**Sayfa Metni**

Zilfi’ye göre Osmanlı’da siyahî Afrikalılar çoğunlukla toplumun alt katmanlarında yer almış, fakat bu konumlanma modern anlamda bir “ırk politikası”yla değil, iktisadî ve toplumsal işlevlerin doğasıyla belirlenmiştir. Yani köleliğin rengi belirleyici bir unsur olmakla birlikte, “sistematik ırkçılık” hukuken kurumsallaşmamıştır. Zilfi, Osmanlı toplumunun İslâmî eşitlik anlayışını vurgularken, bu anlayışın pratikte ne ölçüde işlediğini eleştirel biçimde irdelemez. Siyah hadımların saraydaki yüksek konumu, bu eşitlik söyleminin bir “istisna”ya dönüştüğünü gösterir; çünkü onların statüsü, sadakat ve işlevsel fayda üzerinden kazanılmıştır, doğuştan gelen haklar üzerinden değil.

Zilfi, Afrikalı erkeklerin Osmanlı ordusunda, donanmada veya idari kademelerde yükselebilmelerini örneklerle anlatırken, Afrikalı kadınların yükselme imkânlarını “daha kısıtlı ama kültürel olarak etkili” olarak tanımlar. Kadınların falcılık, şifacılık ve spiritüalist pratiklerle kendilerine ekonomik bir alan yaratmaları, köleliğin pasif bir kader olmadığını; aksine, kültürel direniş biçimleriyle dönüştürülebilen bir yapı olduğunu gösterir. Fakat burada da Zilfi’nin yaklaşımı betimleyicidir; bu kadınların özneleşme kapasitelerini derinlemesine incelemez.

**Verilen Bilgiler**
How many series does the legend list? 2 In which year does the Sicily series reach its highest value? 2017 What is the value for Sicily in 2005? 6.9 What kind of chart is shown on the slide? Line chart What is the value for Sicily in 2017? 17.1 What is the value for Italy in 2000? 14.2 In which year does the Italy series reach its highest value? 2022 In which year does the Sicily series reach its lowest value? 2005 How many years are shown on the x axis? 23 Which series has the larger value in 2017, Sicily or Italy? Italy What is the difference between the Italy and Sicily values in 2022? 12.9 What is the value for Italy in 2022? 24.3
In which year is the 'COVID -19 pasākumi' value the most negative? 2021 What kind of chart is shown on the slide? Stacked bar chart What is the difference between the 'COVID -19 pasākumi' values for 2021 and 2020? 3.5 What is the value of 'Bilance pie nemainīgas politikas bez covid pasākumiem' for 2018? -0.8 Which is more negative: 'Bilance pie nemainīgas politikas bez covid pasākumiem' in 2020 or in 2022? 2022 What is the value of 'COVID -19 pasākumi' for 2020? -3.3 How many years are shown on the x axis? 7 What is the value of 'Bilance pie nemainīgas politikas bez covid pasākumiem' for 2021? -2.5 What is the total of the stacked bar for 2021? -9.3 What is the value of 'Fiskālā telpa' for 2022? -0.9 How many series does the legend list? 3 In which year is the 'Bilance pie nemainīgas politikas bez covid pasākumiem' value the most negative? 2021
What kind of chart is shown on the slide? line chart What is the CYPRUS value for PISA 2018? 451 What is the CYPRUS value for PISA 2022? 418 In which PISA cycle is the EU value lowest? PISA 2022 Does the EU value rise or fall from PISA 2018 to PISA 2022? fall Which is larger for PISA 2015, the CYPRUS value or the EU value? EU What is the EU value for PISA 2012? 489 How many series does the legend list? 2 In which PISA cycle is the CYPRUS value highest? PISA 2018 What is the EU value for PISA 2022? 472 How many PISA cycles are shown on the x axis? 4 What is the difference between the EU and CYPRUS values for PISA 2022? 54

**Yapılacaklar**
[A] Osmanlı'daki Afrikalılarla ilgili yazıdan bir kısmı hiç değiştirmeden yazın. "Zilfi, Afrikalı erkeklerin" sözlerinin geçtiği yerden başlayın, "kapasitelerini derinlemesine incelemez." sözleriyle bitirin.
[B] Osmanlı'daki Afrikalılarla ilgili yazıya göre aşağıdaki cümleler doğru mu? Her biri için evet ya da hayır deyin ve bunu gösteren sözleri yazıdan aynen alıntılayın.
(i) Zilfi'ye göre Osmanlı'da sistematik ırkçılık hukuken kurumsallaşmıştır.
(ii) Siyah hadımların statüsü sadakat ve işlevsel fayda üzerinden kazanılmıştır.
(iii) Zilfi, Afrikalı kadınların özneleşme kapasitelerini derinlemesine inceler.
[C] Osmanlı'daki Afrikalılarla ilgili yazıyı son cümlesinden sonra devam ettirin.

**Madde Madde Cevaplar**
[A]
Zilfi, Afrikalı erkeklerin Osmanlı ordusunda, donanmada veya idari kademelerde yükselebilmelerini örneklerle anlatırken, Afrikalı kadınların yükselme imkânlarını “daha kısıtlı ama kültürel olarak etkili” olarak tanımlar. Kadınların falcılık, şifacılık ve spiritüalist pratiklerle kendilerine ekonomik bir alan yaratmaları, köleliğin pasif bir kader olmadığını; aksine, kültürel direniş biçimleriyle dönüştürülebilen bir yapı olduğunu gösterir. Fakat burada da Zilfi’nin yaklaşımı betimleyicidir; bu kadınların özneleşme kapasitelerini derinlemesine incelemez.

[B]
(i) Hayır: "“sistematik ırkçılık” hukuken kurumsallaşmamıştır"
(ii) Evet: "onların statüsü, sadakat ve işlevsel fayda üzerinden kazanılmıştır"
(iii) Hayır: "bu kadınların özneleşme kapasitelerini derinlemesine incelemez"

[C]
Kitap Osmanlı kölelik sisteminin Avrupa merkezli “ırk” paradigmasından farklı olduğunu göstermede başarılıdır; ancak bunu yaparken, Osmanlı içindeki sınıfsal, bölgesel ve toplumsal dinamikleri yeterince çoğulcu biçimde analiz etmez

Köleliğin Aile ve Toplumsal Hiyerarşi İçindeki Yeri

Zilfi, Osmanlı’da köleliğin Afrika’daki “aileye dahil etme” modeline yüzeysel olarak benzediğini, ancak özünde farklı olduğunu vurgular. Osmanlı sisteminde köle, haneye ve dine dahil edilir. Müslümanlaştırma (ihtida) köleliğin en belirleyici yönüdür; çünkü köle din değiştirerek Osmanlı kimliğine dâhil olur ama tam anlamıyla toplumsal eşitliğe ulaşamaz. Köleler, “ailenin küçük üyeleri” olarak görülse de bu mecaz, köleliğin gerçeğini gizler: Köle her zaman satılabilir bir mülktür. Bu nedenle Zilfi, “köle-aile bağı” söyleminin aslında kölelik kurumunu idealize eden bir üst sınıf miti olduğunu belirtir.

Kadın Kölelerin Statüsü ve Ümm-i Veled Kurumu

Zilfi, kadın kölelerin kaderini belirleyen en kritik hukuki kavramın ümm-i veled (efendisinden çocuk doğuran köle kadın) olduğunu söyler. Bu statü köle kadına özgürlük vaadi içerir; efendisinin ölümünden sonra azat edilmesi gerekir. Fakat mahkeme kayıtları, bu vaadin sık sık ihlal edildiğini gösterir. Zilfi, fetvalardan örnekler vererek köleliğin hukuken “belirsiz” bir kurum olduğunu gösterir: Efendinin “ölümümden kırk gün önce özgür olsun” dediği köle bile o süre içinde satılabilir. Bu, kölenin kaderinin tamamen efendinin keyfine bağlı olduğunu kanıtlar. Kölelikteki “sadakat kültürü”, hukuken güvenceye alınmadığı için, kölelerin azat edilse bile mülkiyet bağını koparamadığını belirtir. Ümm-i veled statüsü dahi kadına tam bir güvence sağlamaz; azatlık, bir “lütuf” olarak kalır, hak değil.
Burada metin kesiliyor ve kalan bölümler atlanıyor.